The Waiting Room Dir. Peter Nicks

[International Film Circuit; 2012]

Styles: social justice documentary
Others: Sicko

Highland Hospital is a public hospital in Oakland, California where health services are offered on a sliding-scale fee. The hospital’s doors first opened in 1927. It’s one of many progressive (“progressive” meaning the allowance for income-based payments) health institutions in the Bay Area, a fact that makes being poor in California both a dream and a nightmare. There’s free access to reproductive health services, mental health services, urgent care — the list goes on, but with the majority of its residents either unemployed or underemployed, the demand for services is high. Waiting four hours to be seen by a doctor for ten minutes isn’t uncommon, nor is it uncommon for one staff member to be responsible for the work it would take seven staff members to accomplish in private healthcare. The healthcare system is fucked, we know this, and The Waiting Room does not attempt to be anything other than a very safe, very politically-correct portrayal of what it’s like to be poor and uninsured in America. As a documentary, it’s fine.

Director Peter Nicks follows a group of patients and care providers as they navigate the emergency room of Highland Hospital. The patients include a young girl with a dangerously swollen throat, a young man diagnosed with a testicular tumor, a fifteen year-old shot in the chest, a man working for Sherwin-Williams with insufferable back pain, etc. No one makes enough money. The camera moves in and out of the waiting room to the operating rooms and nurses’ stations with a fluidity mimicking what it must be like for any provider trying to make it upstream. Everything must flow and flow quickly. Staff discuss the availability of open beds, pointing to a color-coded screen filled with names and numbers and columns that would make your head spin. Patients pray to God and swallow quietly as they sit, and sit, and sit. “Jesus take this anger from me,” one man prays as he waits in pain to be seen by someone, anyone. A sense of humor seems to be a priority for most staff, especially for the assistant nurse as she is, quite literally, responsible for checking patients’ blood pressures and maintaining patience in the waiting room. She knows a way to be in the world that most of us will never know. Rarely do we see the staff ‘lose their shit,’ but I’m sure it happens much more frequently than any Sundance jury would like to vote for.
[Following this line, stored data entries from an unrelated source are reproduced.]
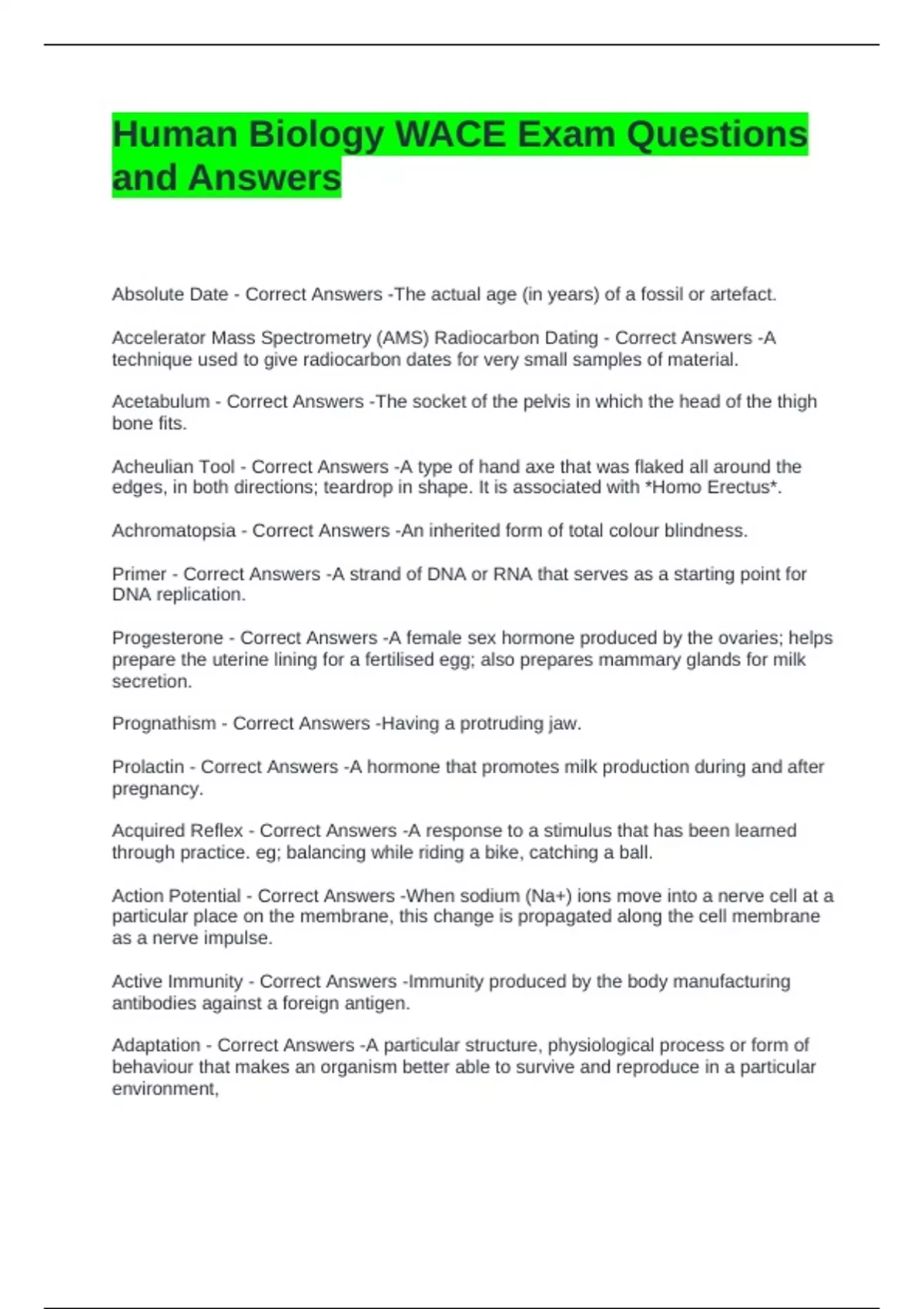 Human Biology WACE Exam Questions and Answers

Absolute Date - Correct Answers -The actual age (in years) of a fossil or artefact.

Accelerator Mass Spectrometry (AMS) Radiocarbon Dating - Correct Answers -A technique used to give radiocarbon dates for very small samples of material.

Acetabulum - Correct Answers -The socket of the pelvis in which the head of the thigh bone fits.

Acheulian Tool - Correct Answers -A type of hand axe that was flaked all around the edges, in both directions; teardrop in shape. It is associated with *Homo Erectus*.

Achromatopsia - Correct Answers -An inherited form of total colour blindness.

Primer - Correct Answers -A strand of DNA or RNA that serves as a starting point for DNA replication.

Progesterone - Correct Answers -A female sex hormone produced by the ovaries; helps prepare the uterine lining for a fertilised egg; also prepares mammary glands for milk secretion.

Prognathism - Correct Answers -Having a protruding jaw.

Prolactin - Correct Answers -A hormone that promotes milk production during and after pregnancy.

Acquired Reflex - Correct Answers -A response to a stimulus that has been learned through practice. eg; balancing while riding a bike, catching a ball.

Action Potential - Correct Answers -When sodium (Na+) ions move into a nerve cell at a particular place on the membrane, this change is propagated along the cell membrane as a nerve impulse.

Active Immunity - Correct Answers -Immunity produced by the body manufacturing antibodies against a foreign antigen.

Adaptation - Correct Answers -A particular structure, physiological process or form of behaviour that makes an organism better able to survive and reproduce in a particular environment,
Nicks’ directorial decision to forego interviews in favor of voice-overs creates a non-stop interaction between viewer and film subject. There are no cuts to formal interviews, or charts, or statistical reporting — the techniques of confrontational filmmaking that make most pieces of social media and activist art so unbearable. The film needs little editing or handling by the director, as its subjects provide endless narrative. It is a well-made documentary. It reaches a certain niche of people — those well enough to laud its “human drama,” “level of frankness,” “forthrightness,” and so forth, and various film festivals select it as a piece of art worthy of selection. “Audience Awards” are mentioned as nods to our approval and support, another kind of arm-chair activism we wholeheartedly believe counts. It’s not that The Waiting Room is a waste of time, it’s that its intended audience is.
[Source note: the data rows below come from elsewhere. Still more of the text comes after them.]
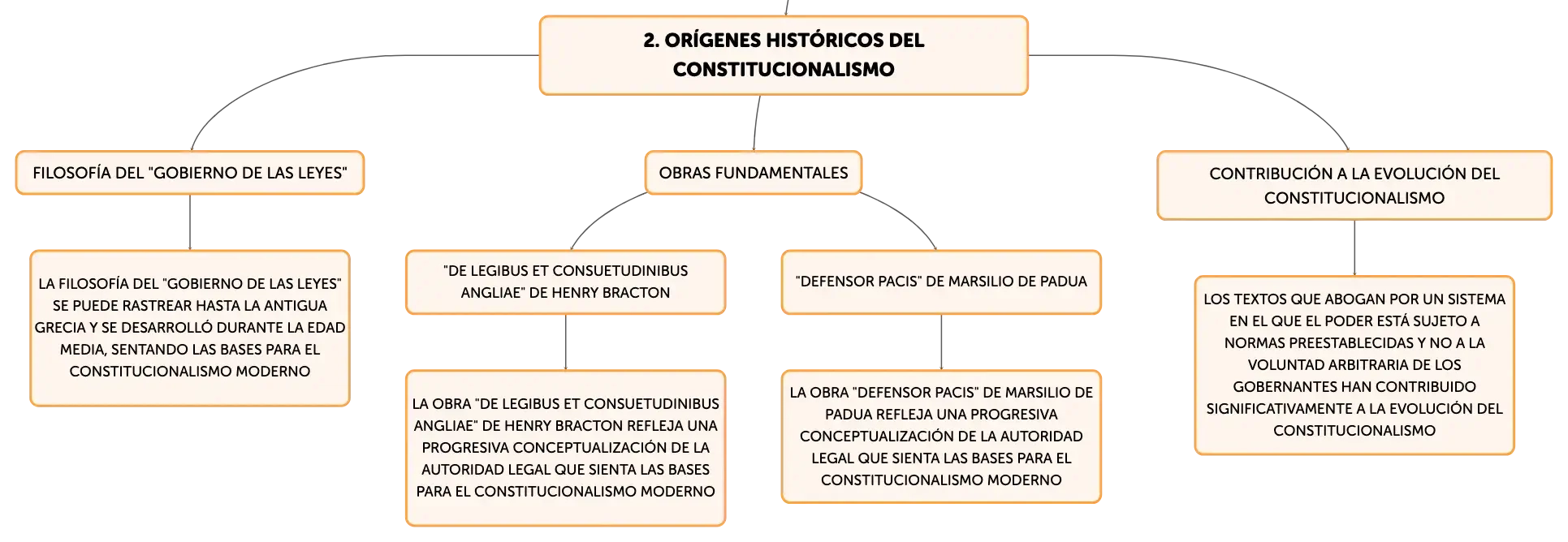 2. ORÍGENES HISTÓRICOS DEL CONSTITUCIONALISMO

FILOSOFÍA DEL "GOBIERNO DE LAS LEYES"

LA FILOSOFÍA DEL "GOBIERNO DE LAS LEYES" SE PUEDE RASTREAR HASTA LA ANTIGUA GRECIA Y SE DESARROLLÓ DURANTE LA EDAD MEDIA, SENTANDO LAS BASES PARA EL CONSTITUCIONALISMO MODERNO

OBRAS FUNDAMENTALES

"DE LEGIBUS ET CONSUETUDINIBUS ANGLIAE" DE HENRY BRACTON

LA OBRA "DE LEGIBUS ET CONSUETUDINIBUS ANGLIAE" DE HENRY BRACTON REFLEJA UNA PROGRESIVA CONCEPTUALIZACIÓN DE LA AUTORIDAD LEGAL QUE SIENTA LAS BASES PARA EL CONSTITUCIONALISMO MODERNO

"DEFENSOR PACIS" DE MARSILIO DE PADUA

LA OBRA "DEFENSOR PACIS" DE MARSILIO DE PADUA REFLEJA UNA PROGRESIVA CONCEPTUALIZACIÓN DE LA AUTORIDAD LEGAL QUE SIENTA LAS BASES PARA EL CONSTITUCIONALISMO MODERNO

CONTRIBUCIÓN A LA EVOLUCIÓN DEL CONSTITUCIONALISMO

LOS TEXTOS QUE ABOGAN POR UN SISTEMA EN EL QUE EL PODER ESTÁ SUJETO A NORMAS PREESTABLECIDAS Y NO A LA VOLUNTAD ARBITRARIA DE LOS GOBERNANTES HAN CONTRIBUIDO SIGNIFICATIVAMENTE A LA EVOLUCIÓN DEL CONSTITUCIONALISMO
The Waiting Room is neither hyperbole nor a sensationalized account of what it’s like to be uninsured in this country. It is a reality, and it’s been my reality for most of my adult life. The American Dream that I, and so many others, have come to know, is that we must do everything in our power not to get sick. Our bodies absorb endless abuse and mistreatment, frequently at our own doing, but treatment is sought only when bodies threaten to shut down completely. Regular check-ups ensuring long-term health benefits are a fantasy. “We’re an institution of last resort for so many people,” says one of the main doctors. This creates a frenzied and flawed system that’s only beginning to sneak into political discourse. The Waiting Room is proof that we probably won’t see any kind of stabilized universal healthcare in action for a very, very long time, despite the begging of so many who need it. America, land of the free.